А может, замирение?
Какое замирение в начале войны. Вождь обещал им молниеносную войну, а где она?
Где они все? Какие жестокие, огромные белые поля здесь, под Москвой.
Кажется, он слышал над собой женские голоса, когда его резали острым ножом. Без анестезии. И, кажется, от боли он то и дело терял сознание.
И это было хорошо. Иначе пришлось бы кричать, громко орать, а это стыдно.
Солдаты Великого Фюрера не плачут никогда. Германия превыше всего, и с ними Бог.
А с грязными русскими свиньями? Да разве у них есть Бог? Они даже не знают, что такое Бог. И не узнают никогда.
Пусть Бог останется навеки с ними, с немцами. С избранной, великой нацией, призванной вернуть миру истинную музыку; истинную мудрость; истинную власть; истинную веру; а превыше всего – истинную силу.
Какой он слабый сейчас. Из него вылилось так много крови.
Гюнтер хотел перевернуться на бок. Не смог. Резкая боль отъединила от тела руку и ногу, и они, рука и нога, плыли отдельно в воздухе, качались, как водяные лилии на скользких стеблях.
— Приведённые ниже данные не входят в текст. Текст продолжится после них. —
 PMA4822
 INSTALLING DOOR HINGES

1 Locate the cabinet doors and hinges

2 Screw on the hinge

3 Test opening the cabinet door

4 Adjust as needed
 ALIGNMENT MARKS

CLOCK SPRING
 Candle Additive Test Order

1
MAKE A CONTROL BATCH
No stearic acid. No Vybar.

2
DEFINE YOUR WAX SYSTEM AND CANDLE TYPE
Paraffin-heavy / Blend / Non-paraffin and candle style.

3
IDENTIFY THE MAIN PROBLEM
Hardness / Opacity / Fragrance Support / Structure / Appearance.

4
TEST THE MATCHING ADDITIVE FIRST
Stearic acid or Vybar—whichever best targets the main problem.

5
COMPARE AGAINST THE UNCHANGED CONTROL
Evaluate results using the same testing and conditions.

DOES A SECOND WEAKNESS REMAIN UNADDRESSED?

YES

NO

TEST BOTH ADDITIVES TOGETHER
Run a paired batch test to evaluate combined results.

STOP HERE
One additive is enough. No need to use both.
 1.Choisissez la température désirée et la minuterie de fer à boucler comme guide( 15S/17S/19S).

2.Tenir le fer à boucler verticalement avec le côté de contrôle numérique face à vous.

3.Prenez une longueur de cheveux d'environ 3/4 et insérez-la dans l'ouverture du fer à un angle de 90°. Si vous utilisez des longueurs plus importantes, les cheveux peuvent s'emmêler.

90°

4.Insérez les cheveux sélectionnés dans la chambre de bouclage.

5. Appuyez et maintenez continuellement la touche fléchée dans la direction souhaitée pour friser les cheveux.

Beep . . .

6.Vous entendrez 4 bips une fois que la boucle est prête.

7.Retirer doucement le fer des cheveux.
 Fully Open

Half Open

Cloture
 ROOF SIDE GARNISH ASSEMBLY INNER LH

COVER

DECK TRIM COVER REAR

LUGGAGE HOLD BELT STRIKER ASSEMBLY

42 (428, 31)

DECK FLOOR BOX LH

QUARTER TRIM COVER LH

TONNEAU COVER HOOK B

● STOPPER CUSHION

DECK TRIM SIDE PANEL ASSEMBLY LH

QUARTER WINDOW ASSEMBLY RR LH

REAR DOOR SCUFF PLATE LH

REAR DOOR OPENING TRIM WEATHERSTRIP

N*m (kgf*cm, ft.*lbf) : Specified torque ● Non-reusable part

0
А еще боль поселилась в подреберье, немного поворочалась там – и вырвалась наружу, и располосовала надвое его живот, и живот свело судорогой, и Гюнтер, не в силах сдержаться, раскрыл рот и дико закричал.
Это ему показалось. На деле он беспомощно шлепал губами, и птичий клекот вырывался из его пересохшей глотки.
– Пить, – сказал он на родном языке, ибо не знал языка врага, – пить, пожалуйста… пить!
Все молчали. Все молчало. Все спало: стаканы на тумбочках и бутыли со спиртом, каски, медицинские сумки с красными крестами на кожаных боках, гребень, что выпал из черных кос Наты и теперь валялся у нее под ногами. Спал забытый конверт с начатым, но недописанным адресом; спал автомат, и рядом с ним две винтовки. Жизнь спала тихо и крепко, уступая на миг место смерти, похожей на сон.
Голос Гюнтера услыхала Евстолия Ивановна. Ткнула пальцем в переносицу, поправила очки. Спустила с носилок ноги на пол. Потом, вслед за ногами, поднялась вся. Грузность ее дебелых, мирно стареющих груди и живота к плечам и запястьям переходила в лошадиную костлявость. Хирург любил эту сестру, ласково звал ее: «Истолька».
Шарк-шарк – ноги в солдатских сапогах – по сырой и холодной земле – к Гюнтеру, навзничь лежащему. Над головой вместо адского многозвездного неба – сырые рваные простыни. Чтобы на рваные раны с небес снег не сыпал. Хирургу работать не мешал.
– Что, фриц недорезанный, – тихо, с плохо утаенной ненавистью буркнула Евстолия Ивановна, – что блажишь? Очнулся? То-то же. Знай врачей наших. Оживел небось! Зыркаешь! Буркалы выкатил! Что зубешки скалишь? Эх ты, да ведь ты пить хочешь! А тебе, дрянь ты такая, нельзя. Нельзя!
Евстолия руки скрестила, чтобы «нельзя» показать. Гюнтер увидел, и потом покрылся его лоб, и задрожал подбородок.
– Пожалуйста, – прошептал он еще раз, и еще раз: – Пожалуйста…
– Битте, битте! – передразнила его медсестра. Тряхнула головой, очки свалились с ее носа и улетели в угол землянки. – Битте, дритте, фрау-мадам, я урок вам танцев дам! Просишь, да! А ты не проси. Ах, зенки какие! Как у волчонка.
Евстолия Ивановна отшагнула назад, к тумбочке, в темноте нашарила железную кружку, поднесла к носу, понюхала.
– Вода вроде, не спирт. Ну да черт с тобой! Пей!
Колобком белым подкатилась к столу. Немецкий солдатенок под шинелями лежал, как белое березовое бревно. Губы его шевелились истомно, шуршали, сухие, пергаментные, тонкие, ломкие. Губы прежде глаз видели, искали кружку. Глотнул воды. Евстолия вытерла мягкой ладонью испарину у мальчишки со лба.
– Ах, ах… Жадно как лакаешь… А наших убивал – так же жадно?